Togo : début de recensement sur fond de
ratés et d’insuffisances
La tenue des élections législatives en août s’annonce difficile
Les opérations de recensement prévues pour se tenir du 16 juillet au
17 Août 2007 ont timidement démarré lundi sur toute l’étendue du
territoire. Dans tous les centres où l’opération a effectivement débuté,
le constat révèle que le processus d’enregistrement a du plomb dans
l’aile.
A Lomé, un tour effectué entre midi et treize heures dans quelques
centres de recensement a révélé que tout a commencé avec un retard
inquiétant.
"Depuis le matin (06h) que nous étions ici, nous a révélé un
opérateur de saisie à l’école primaire publique Bè-Gare (quartier
populaire de Lomé), c’est vers onze heure que les kits nous sont
finalement parvenus.

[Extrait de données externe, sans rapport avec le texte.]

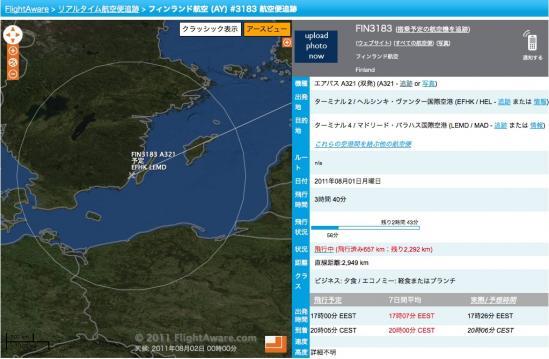 screen-capture_20110802002610.jpg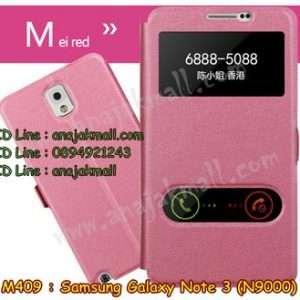 M409-02 เคสโชว์เบอร์ Samsung Galaxy Note3 สีชมพู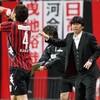 財前恵一氏がアカデミーヘッドオブコーチに就任 13~14年途中まで札幌を指揮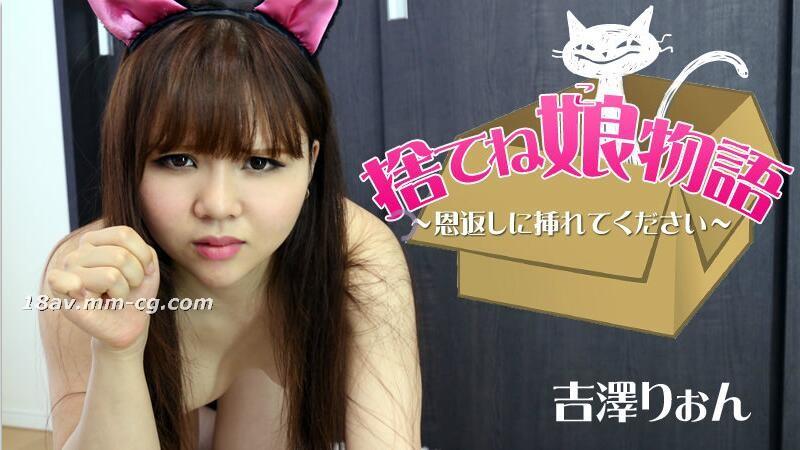The latest heyzo.com 1360 abandon the mother story, please insert feedback, Yoshizawa
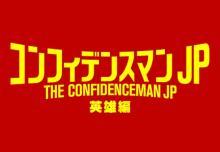 """映画『コンフィデンスマンJP』第3弾始動 舞台はマルタ島、長澤まさみは""""ジャンヌ・ダー子""""に?"""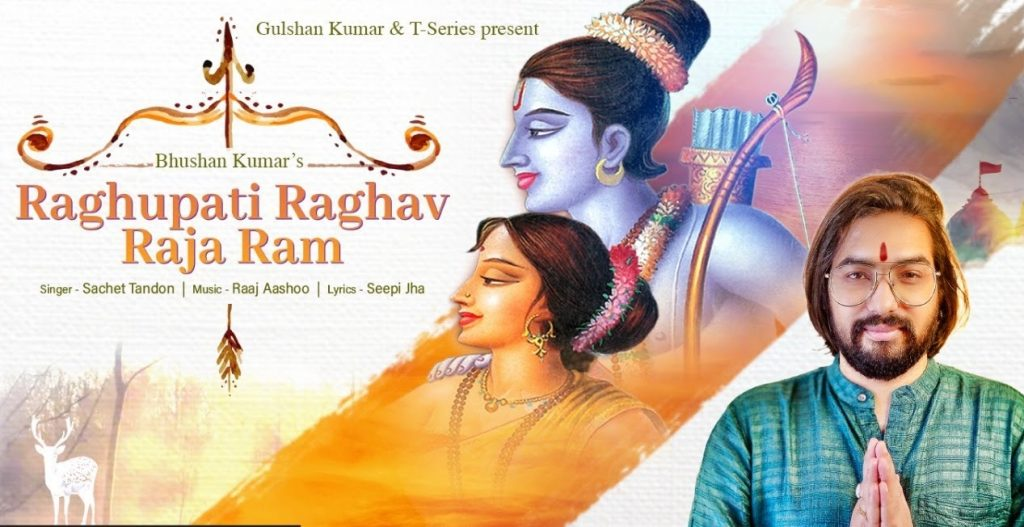 Raghupati Raghav Raja Ram Lyrics - Sachet Tandon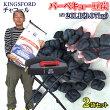 【送料無料】KINGSFORDキングスフォードチャコールバーベキュー豆炭8.43kg×2袋セット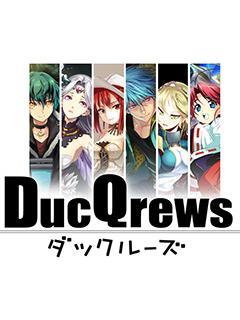 DucQrewsニコニコ休憩所メモ
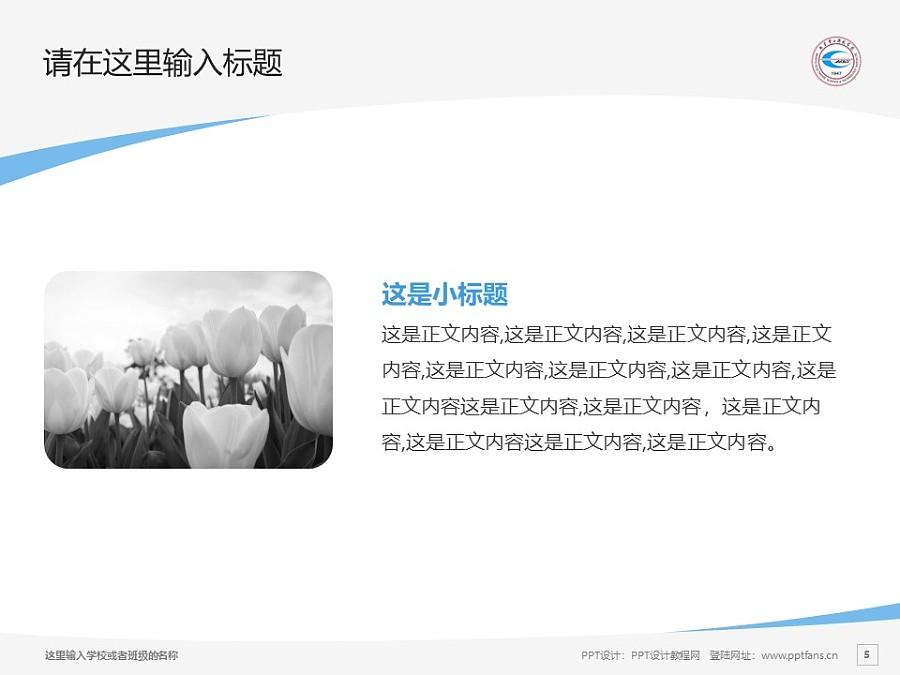 北京电子科技学院PPT模板下载_幻灯片预览图5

La lassitude commençait par avoir raison de nous et
bon nombre de nos camarades étaient tentés de regagner leur domicile".
Mais, depuis l’arrivée des kits, le travail a véritablement démarré.
Affirmation presque identique dans un autre centre, non loin de là, qui
a eu l’honneur de connaître la visite du Premier Ministre Me Yawovi
Agboyibo qui a invité tout un chacun à accomplir loyalement la mission
qui est la sienne.
S’agissant du déroulement des opérations, des membres ont souligné
qu’ils se retrouvent quelquefois face à des candidats à l’enregistrement
sans pièces d’identité. Aussi, peut-on constater que des groupes
électrogènes prévus pour parer à toutes éventualités (dues à la crise
énergétique que connaît le Togo depuis quelques mois), ne sont pas
alimentés en carburant. Et il faut compter sur le civisme de certains
citoyens qui, par endroit, cotisent d’eux-mêmes pour ravitailler les
groupes électrogènes. Jusqu’ hier, d’ autres centres n’ont pas encore
acquis tout leur matériel de travail.
Des difficultés observées dans tout le pays
A l’intérieur du pays, les difficultés constatées sont les mêmes qu’à
Lomé. Sur les soixante-seize centres installés à Lomé, à peine quatre
fonctionnaient en milieu de matinée, a indiqué Dish-Ma Mwanza, expert
électoral à la Commission électorale nationale indépendante (Céni)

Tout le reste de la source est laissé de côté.